*Problem description*:
Tally the lines in the entries below that contain the word "height", and give only that number.

*Records of scene-based questions*:
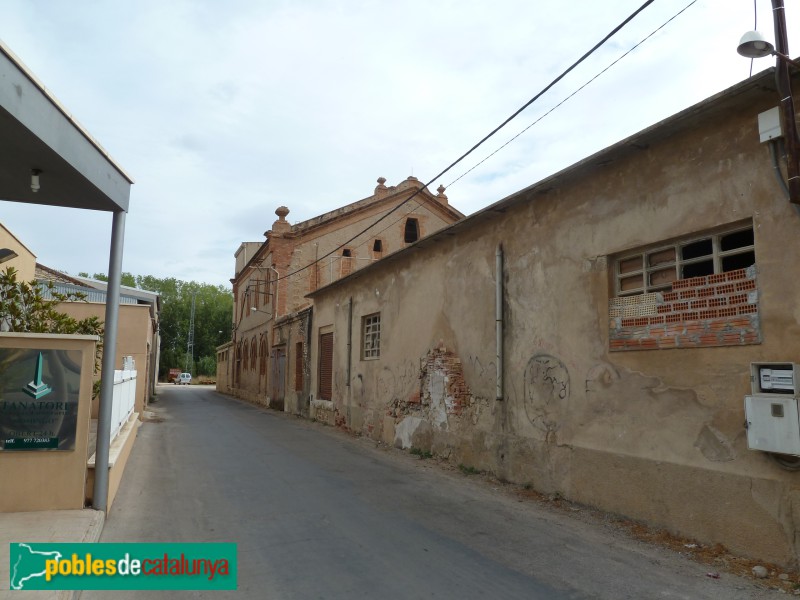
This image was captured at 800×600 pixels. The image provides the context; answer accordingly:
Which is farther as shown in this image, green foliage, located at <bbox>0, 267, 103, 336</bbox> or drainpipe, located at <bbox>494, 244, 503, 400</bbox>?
drainpipe, located at <bbox>494, 244, 503, 400</bbox>

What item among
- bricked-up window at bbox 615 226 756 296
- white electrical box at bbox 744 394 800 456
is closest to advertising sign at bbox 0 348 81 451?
bricked-up window at bbox 615 226 756 296

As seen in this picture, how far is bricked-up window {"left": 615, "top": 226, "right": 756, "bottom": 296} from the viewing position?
568cm

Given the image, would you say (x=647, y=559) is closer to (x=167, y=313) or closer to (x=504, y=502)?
(x=504, y=502)

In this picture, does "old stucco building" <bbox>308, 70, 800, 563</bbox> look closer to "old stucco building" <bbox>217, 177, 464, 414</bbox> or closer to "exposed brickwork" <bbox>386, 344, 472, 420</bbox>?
"exposed brickwork" <bbox>386, 344, 472, 420</bbox>

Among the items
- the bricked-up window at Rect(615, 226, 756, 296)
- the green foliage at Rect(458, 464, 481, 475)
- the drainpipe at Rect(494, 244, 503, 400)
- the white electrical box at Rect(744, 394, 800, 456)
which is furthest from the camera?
the green foliage at Rect(458, 464, 481, 475)

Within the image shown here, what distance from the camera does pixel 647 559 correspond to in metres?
5.26

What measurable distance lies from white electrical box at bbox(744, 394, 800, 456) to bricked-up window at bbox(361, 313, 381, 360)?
964cm

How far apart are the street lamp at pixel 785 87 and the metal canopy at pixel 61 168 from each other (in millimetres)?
5985

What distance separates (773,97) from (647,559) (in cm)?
438

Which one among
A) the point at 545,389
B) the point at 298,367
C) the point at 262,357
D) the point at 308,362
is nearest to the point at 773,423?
the point at 545,389

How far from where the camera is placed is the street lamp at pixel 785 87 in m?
4.87

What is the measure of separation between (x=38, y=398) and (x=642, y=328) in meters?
6.51

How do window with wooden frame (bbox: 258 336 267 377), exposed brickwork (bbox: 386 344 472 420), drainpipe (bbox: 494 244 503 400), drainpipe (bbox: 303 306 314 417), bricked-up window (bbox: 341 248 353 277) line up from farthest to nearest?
window with wooden frame (bbox: 258 336 267 377), bricked-up window (bbox: 341 248 353 277), drainpipe (bbox: 303 306 314 417), exposed brickwork (bbox: 386 344 472 420), drainpipe (bbox: 494 244 503 400)

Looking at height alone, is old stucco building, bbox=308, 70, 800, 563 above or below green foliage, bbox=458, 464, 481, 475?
above
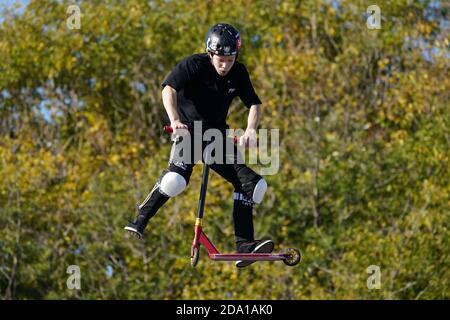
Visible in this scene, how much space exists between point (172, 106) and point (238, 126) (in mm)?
24546

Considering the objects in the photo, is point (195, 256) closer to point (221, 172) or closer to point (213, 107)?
point (221, 172)

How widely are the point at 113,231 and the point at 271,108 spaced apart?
637 centimetres

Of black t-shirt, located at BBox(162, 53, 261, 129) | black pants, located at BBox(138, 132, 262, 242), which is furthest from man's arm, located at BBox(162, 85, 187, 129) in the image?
black pants, located at BBox(138, 132, 262, 242)

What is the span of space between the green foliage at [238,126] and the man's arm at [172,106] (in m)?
19.5

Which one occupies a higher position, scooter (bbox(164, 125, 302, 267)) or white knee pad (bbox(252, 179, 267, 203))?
white knee pad (bbox(252, 179, 267, 203))

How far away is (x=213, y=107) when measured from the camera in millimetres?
12227

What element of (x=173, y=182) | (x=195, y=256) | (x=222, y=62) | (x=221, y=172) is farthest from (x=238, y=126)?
(x=195, y=256)

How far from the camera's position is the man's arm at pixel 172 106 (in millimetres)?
11648

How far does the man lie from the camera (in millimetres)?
11891

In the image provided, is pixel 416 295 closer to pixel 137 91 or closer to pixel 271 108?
pixel 271 108

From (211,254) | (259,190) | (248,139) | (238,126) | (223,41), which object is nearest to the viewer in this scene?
(223,41)

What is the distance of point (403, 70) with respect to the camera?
39.7 meters

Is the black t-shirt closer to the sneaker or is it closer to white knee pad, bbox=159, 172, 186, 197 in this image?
white knee pad, bbox=159, 172, 186, 197

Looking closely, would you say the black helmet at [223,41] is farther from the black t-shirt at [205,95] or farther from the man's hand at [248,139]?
the man's hand at [248,139]
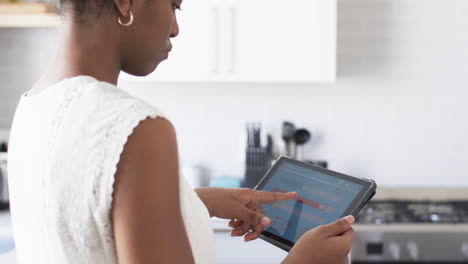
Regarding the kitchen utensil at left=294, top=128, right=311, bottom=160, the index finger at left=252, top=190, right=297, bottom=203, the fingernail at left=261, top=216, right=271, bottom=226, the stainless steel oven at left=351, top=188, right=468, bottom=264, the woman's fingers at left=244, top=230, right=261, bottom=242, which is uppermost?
the index finger at left=252, top=190, right=297, bottom=203

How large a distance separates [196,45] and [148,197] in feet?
6.41

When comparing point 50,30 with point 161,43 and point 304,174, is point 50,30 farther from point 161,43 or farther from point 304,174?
point 161,43

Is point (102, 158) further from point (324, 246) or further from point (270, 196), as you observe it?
point (270, 196)

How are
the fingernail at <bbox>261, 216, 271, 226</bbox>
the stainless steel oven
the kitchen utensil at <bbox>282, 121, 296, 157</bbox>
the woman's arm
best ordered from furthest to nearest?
the kitchen utensil at <bbox>282, 121, 296, 157</bbox>, the stainless steel oven, the fingernail at <bbox>261, 216, 271, 226</bbox>, the woman's arm

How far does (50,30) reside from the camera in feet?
9.38

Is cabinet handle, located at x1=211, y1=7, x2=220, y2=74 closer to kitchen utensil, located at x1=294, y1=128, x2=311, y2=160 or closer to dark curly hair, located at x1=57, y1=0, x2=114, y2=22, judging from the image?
kitchen utensil, located at x1=294, y1=128, x2=311, y2=160

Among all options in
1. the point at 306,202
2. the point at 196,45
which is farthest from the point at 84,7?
the point at 196,45

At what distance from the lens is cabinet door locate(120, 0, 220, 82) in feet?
8.14

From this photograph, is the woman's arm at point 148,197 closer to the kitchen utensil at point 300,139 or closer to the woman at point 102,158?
the woman at point 102,158

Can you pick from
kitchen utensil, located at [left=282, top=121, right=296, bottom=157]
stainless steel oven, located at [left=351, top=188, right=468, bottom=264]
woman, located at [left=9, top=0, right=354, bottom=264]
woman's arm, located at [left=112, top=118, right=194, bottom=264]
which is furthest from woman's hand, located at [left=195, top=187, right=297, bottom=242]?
kitchen utensil, located at [left=282, top=121, right=296, bottom=157]

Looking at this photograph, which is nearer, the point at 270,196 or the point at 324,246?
the point at 324,246

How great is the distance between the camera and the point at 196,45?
2.50 metres

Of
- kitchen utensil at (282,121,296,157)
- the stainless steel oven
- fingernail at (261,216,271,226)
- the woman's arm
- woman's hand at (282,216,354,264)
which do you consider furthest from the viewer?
kitchen utensil at (282,121,296,157)

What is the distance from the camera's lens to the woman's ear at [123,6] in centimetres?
68
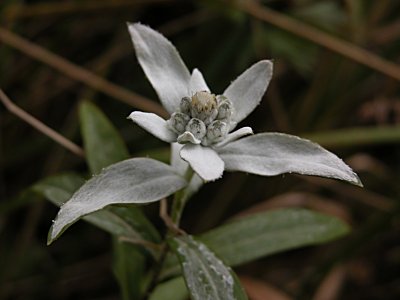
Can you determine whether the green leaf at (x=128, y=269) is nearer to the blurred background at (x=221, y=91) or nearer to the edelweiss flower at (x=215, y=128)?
the edelweiss flower at (x=215, y=128)

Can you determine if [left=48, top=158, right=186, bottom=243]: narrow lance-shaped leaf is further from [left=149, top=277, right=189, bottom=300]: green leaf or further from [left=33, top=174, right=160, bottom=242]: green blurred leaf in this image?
[left=149, top=277, right=189, bottom=300]: green leaf

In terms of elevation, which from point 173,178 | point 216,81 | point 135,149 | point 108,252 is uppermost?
point 173,178

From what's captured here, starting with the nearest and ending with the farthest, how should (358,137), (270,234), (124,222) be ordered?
(124,222) < (270,234) < (358,137)

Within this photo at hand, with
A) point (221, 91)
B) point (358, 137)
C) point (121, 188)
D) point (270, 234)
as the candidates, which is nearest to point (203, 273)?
point (121, 188)

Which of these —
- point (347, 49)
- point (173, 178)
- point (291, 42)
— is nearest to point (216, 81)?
point (291, 42)

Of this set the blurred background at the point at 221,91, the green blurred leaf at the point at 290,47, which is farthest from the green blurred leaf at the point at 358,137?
the green blurred leaf at the point at 290,47

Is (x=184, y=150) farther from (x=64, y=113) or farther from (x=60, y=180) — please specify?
(x=64, y=113)

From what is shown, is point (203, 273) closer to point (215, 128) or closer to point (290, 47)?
point (215, 128)
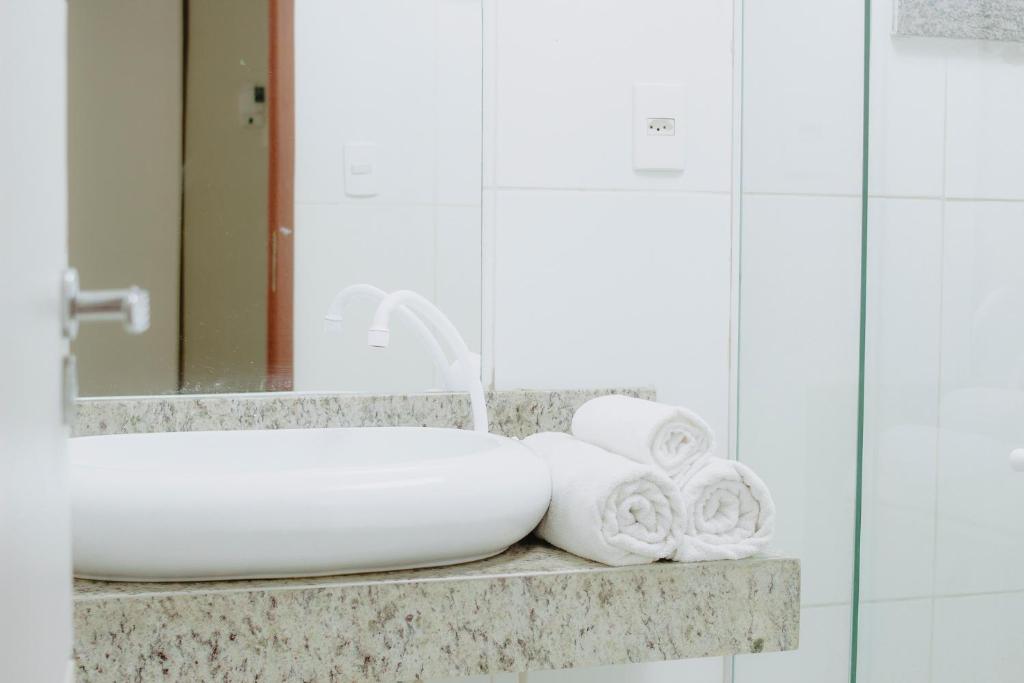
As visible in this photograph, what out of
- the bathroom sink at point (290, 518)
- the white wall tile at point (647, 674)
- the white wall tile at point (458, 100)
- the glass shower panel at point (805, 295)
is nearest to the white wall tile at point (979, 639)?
the glass shower panel at point (805, 295)

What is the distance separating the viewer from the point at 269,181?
1285 millimetres

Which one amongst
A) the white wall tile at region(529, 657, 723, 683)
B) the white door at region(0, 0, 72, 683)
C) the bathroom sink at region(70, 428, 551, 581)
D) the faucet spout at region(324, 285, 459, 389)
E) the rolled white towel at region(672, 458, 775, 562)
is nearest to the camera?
the white door at region(0, 0, 72, 683)

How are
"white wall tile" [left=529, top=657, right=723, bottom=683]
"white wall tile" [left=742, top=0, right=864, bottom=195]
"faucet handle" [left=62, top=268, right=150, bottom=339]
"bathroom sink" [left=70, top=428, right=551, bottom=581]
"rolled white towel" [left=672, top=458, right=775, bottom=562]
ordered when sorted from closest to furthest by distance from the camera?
1. "faucet handle" [left=62, top=268, right=150, bottom=339]
2. "bathroom sink" [left=70, top=428, right=551, bottom=581]
3. "rolled white towel" [left=672, top=458, right=775, bottom=562]
4. "white wall tile" [left=742, top=0, right=864, bottom=195]
5. "white wall tile" [left=529, top=657, right=723, bottom=683]

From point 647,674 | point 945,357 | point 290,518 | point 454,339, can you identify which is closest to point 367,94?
point 454,339

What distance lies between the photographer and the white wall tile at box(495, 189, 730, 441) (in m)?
1.37

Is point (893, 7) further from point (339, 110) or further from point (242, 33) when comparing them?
point (242, 33)

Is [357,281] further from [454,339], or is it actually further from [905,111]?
[905,111]

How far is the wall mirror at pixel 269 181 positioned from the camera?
124 cm

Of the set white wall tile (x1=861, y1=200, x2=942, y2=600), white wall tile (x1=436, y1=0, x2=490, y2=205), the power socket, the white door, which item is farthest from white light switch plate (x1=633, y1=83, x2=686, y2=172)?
the white door

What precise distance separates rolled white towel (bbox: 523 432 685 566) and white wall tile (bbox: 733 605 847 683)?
0.43m

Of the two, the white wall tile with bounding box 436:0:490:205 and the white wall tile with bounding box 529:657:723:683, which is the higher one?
the white wall tile with bounding box 436:0:490:205

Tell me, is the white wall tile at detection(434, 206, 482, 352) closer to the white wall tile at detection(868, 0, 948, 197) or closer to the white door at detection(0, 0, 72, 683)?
the white wall tile at detection(868, 0, 948, 197)

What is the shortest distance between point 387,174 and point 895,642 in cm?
85

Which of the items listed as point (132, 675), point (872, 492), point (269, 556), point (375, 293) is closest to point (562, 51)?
point (375, 293)
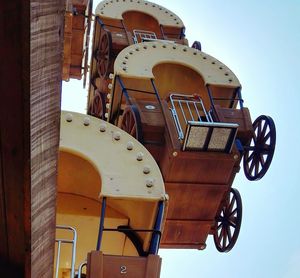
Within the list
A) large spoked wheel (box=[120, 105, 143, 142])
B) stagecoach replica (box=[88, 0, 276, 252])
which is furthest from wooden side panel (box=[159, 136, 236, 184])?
large spoked wheel (box=[120, 105, 143, 142])

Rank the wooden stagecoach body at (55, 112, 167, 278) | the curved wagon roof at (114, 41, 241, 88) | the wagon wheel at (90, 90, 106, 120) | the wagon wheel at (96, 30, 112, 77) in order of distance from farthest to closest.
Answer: the wagon wheel at (90, 90, 106, 120), the wagon wheel at (96, 30, 112, 77), the curved wagon roof at (114, 41, 241, 88), the wooden stagecoach body at (55, 112, 167, 278)

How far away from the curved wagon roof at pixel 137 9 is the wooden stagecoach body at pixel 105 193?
867 cm

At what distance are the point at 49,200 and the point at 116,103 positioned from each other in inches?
341

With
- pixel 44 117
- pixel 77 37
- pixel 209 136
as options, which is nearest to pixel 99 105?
pixel 77 37

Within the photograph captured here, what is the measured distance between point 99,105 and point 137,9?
389 cm

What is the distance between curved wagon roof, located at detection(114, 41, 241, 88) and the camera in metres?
10.8

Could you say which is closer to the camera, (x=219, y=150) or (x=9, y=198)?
(x=9, y=198)

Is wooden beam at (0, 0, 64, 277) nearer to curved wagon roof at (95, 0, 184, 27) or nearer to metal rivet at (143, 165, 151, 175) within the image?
metal rivet at (143, 165, 151, 175)

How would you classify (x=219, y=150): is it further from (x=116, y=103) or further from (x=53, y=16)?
(x=53, y=16)

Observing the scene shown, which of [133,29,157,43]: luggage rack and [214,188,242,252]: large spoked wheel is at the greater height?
[133,29,157,43]: luggage rack

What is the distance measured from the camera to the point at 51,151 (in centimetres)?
235

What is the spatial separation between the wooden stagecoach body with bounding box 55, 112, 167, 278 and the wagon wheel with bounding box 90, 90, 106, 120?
6699 mm

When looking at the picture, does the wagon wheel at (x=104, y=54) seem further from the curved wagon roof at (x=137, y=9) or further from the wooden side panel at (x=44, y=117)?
the wooden side panel at (x=44, y=117)

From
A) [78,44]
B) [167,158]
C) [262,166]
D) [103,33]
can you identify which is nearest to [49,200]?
[167,158]
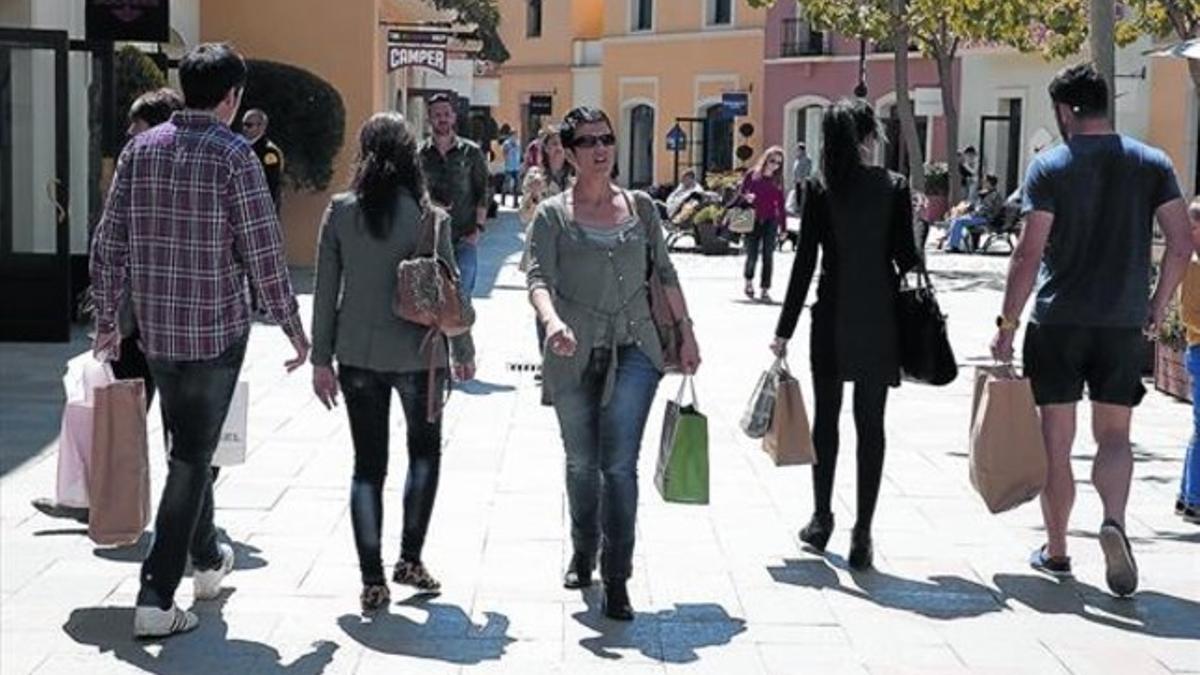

*The reply*:
2